=== TASK OBJECTIVE ===
Copy the entries exactly. Leave out any pictures.

(Source texts of formatted documents)
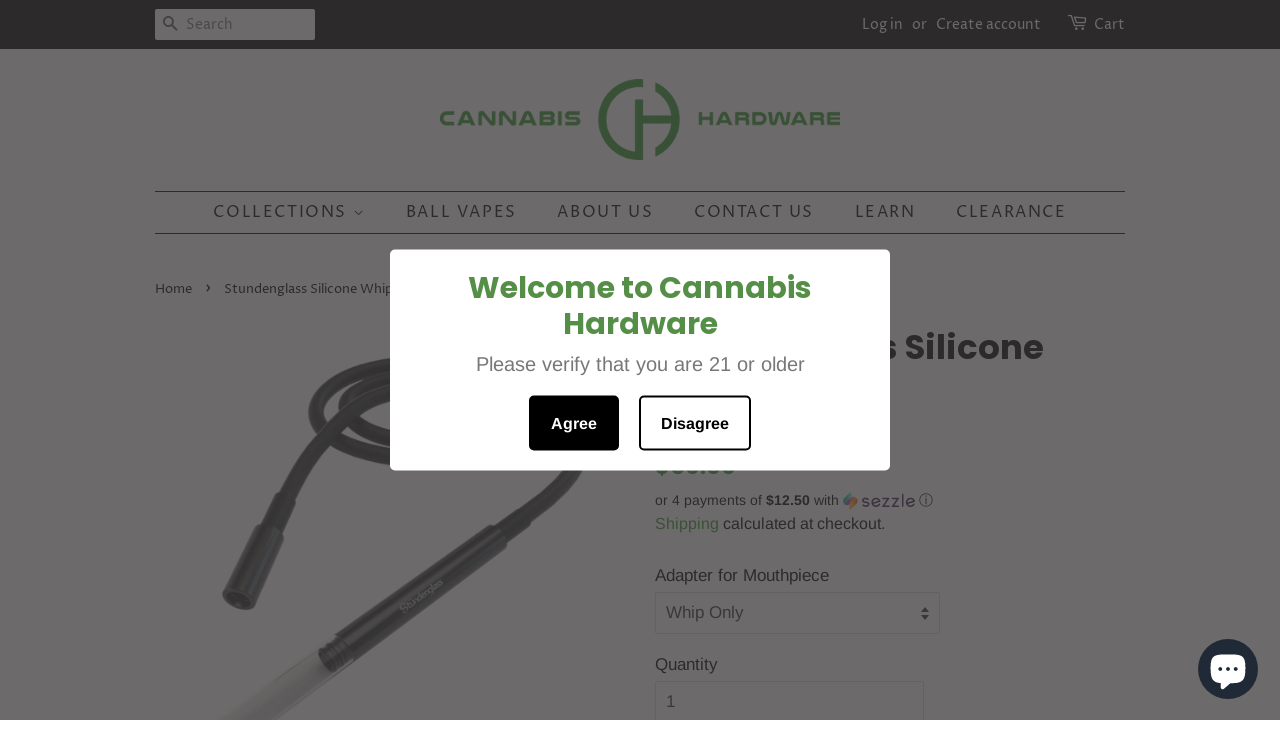

--- FILE ---
content_type: application/javascript
request_url: https://api.ipify.org/?format=jsonp&callback=getIP
body_size: -47
content:
getIP({"ip":"3.142.232.225"});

=== SOLUTION FOR THIS EXERCISE ===
--- FILE ---
content_type: application/javascript
request_url: https://api.ipify.org/?format=jsonp&callback=getIP
body_size: -47
content:
getIP({"ip":"3.142.232.225"});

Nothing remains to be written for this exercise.